ZFIN ID: ZDB-PUB-080309-23
A GATA-1-regulated microRNA locus essential for erythropoiesis
Dore, L.C., Amigo, J.D., Dos Santos, C.O., Zhang, Z., Gai, X., Tobias, J.W., Yu, D., Klein, A.M., Dorman, C., Wu, W., Hardison, R.C., Paw, B.H., and Weiss, M.J.
Date: 2008
Source: Proceedings of the National Academy of Sciences of the United States of America   105(9): 3333-3338 (Journal)

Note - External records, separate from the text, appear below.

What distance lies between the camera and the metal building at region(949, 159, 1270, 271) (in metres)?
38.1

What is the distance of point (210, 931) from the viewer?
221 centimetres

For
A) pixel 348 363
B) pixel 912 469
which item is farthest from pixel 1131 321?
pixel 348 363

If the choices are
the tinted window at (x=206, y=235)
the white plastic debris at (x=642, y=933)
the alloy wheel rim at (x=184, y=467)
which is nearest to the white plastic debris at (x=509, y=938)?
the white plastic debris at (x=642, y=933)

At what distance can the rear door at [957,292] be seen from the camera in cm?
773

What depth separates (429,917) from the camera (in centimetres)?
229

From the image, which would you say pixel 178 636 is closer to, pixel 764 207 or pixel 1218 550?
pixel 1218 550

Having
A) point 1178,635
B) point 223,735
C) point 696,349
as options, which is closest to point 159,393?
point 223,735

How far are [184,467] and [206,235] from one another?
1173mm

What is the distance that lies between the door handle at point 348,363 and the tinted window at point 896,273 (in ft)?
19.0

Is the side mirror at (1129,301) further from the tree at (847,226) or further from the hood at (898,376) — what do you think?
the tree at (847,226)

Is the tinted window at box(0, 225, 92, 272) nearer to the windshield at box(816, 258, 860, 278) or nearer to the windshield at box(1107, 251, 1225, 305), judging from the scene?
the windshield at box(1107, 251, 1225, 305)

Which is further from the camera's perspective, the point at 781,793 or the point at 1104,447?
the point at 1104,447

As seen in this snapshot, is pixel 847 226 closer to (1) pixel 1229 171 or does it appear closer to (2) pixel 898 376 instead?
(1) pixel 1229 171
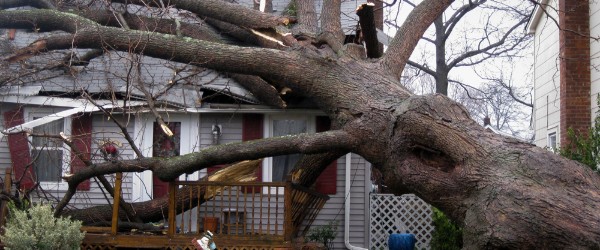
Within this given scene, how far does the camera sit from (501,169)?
6.44 m

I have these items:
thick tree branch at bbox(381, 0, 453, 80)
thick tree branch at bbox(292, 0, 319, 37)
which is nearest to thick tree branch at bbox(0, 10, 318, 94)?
thick tree branch at bbox(381, 0, 453, 80)

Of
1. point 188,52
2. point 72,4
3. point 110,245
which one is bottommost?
point 110,245

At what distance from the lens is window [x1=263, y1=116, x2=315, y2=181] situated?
12.3 meters

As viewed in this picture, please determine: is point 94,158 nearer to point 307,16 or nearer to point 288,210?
point 307,16

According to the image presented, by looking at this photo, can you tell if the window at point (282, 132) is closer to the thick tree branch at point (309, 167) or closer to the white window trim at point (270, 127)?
the white window trim at point (270, 127)

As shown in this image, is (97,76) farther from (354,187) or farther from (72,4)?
(354,187)

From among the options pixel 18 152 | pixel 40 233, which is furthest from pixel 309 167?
pixel 18 152

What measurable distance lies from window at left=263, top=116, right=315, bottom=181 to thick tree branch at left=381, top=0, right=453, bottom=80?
10.0 ft

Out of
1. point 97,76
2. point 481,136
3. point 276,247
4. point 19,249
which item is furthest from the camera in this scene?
point 97,76

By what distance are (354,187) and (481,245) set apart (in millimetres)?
6219

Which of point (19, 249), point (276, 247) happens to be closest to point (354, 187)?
point (276, 247)

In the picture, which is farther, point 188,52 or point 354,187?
point 354,187

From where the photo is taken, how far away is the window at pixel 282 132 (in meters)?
12.3

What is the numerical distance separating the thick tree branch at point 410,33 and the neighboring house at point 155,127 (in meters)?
2.34
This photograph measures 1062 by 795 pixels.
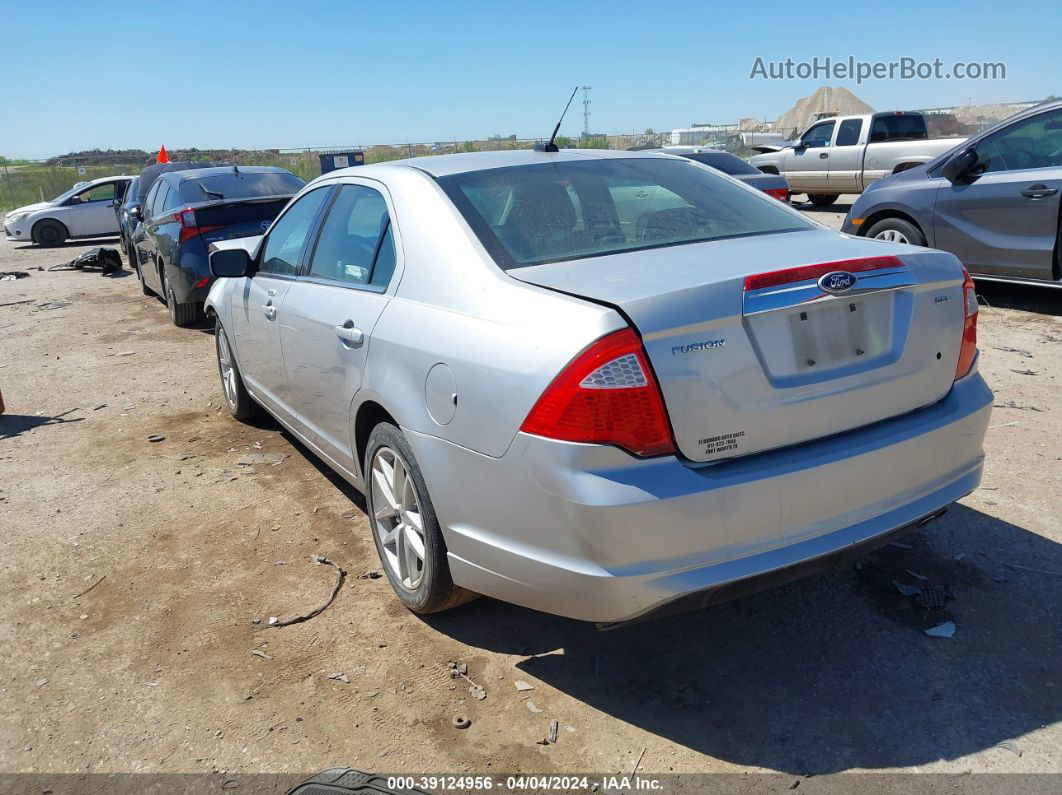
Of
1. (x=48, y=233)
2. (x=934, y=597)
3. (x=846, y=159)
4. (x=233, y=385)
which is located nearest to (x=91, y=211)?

Registered Authors: Amigo, Julio, Paw, Barry
Keywords: erythrocyte, hematopoiesis, transcription factor, anemia, gene expression
MeSH Terms:
  • Animals
  • Cell Line, Tumor
  • Erythroid Precursor Cells/cytology*
  • Erythroid-Specific DNA-Binding Factors
  • Erythropoiesis/genetics*
  • GATA1 Transcription Factor/physiology*
  • In Situ Hybridization
  • Mice
  • MicroRNAs/analysis
  • MicroRNAs/physiology*
  • Microarray Analysis
  • Zebrafish
PubMed: 18303114 Full text @ Proc. Natl. Acad. Sci. USA
MicroRNAs (miRNAs) control tissue development, but their mechanism of regulation is not well understood. We used a gene complementation strategy combined with microarray screening to identify miRNAs involved in the formation of erythroid (red blood) cells. Two conserved miRNAs, miR 144 and miR 451, emerged as direct targets of the critical hematopoietic transcription factor GATA-1. In vivo, GATA-1 binds a distal upstream regulatory element to activate RNA polymerase II-mediated transcription of a single common precursor RNA (pri-miRNA) encoding both mature miRNAs. Zebrafish embryos depleted of miR 451 by using antisense morpholinos form erythroid precursors, but their development into mature circulating red blood cells is strongly and specifically impaired. These results reveal a miRNA locus that is required for erythropoiesis and uncover a new regulatory axis through which GATA-1 controls this process.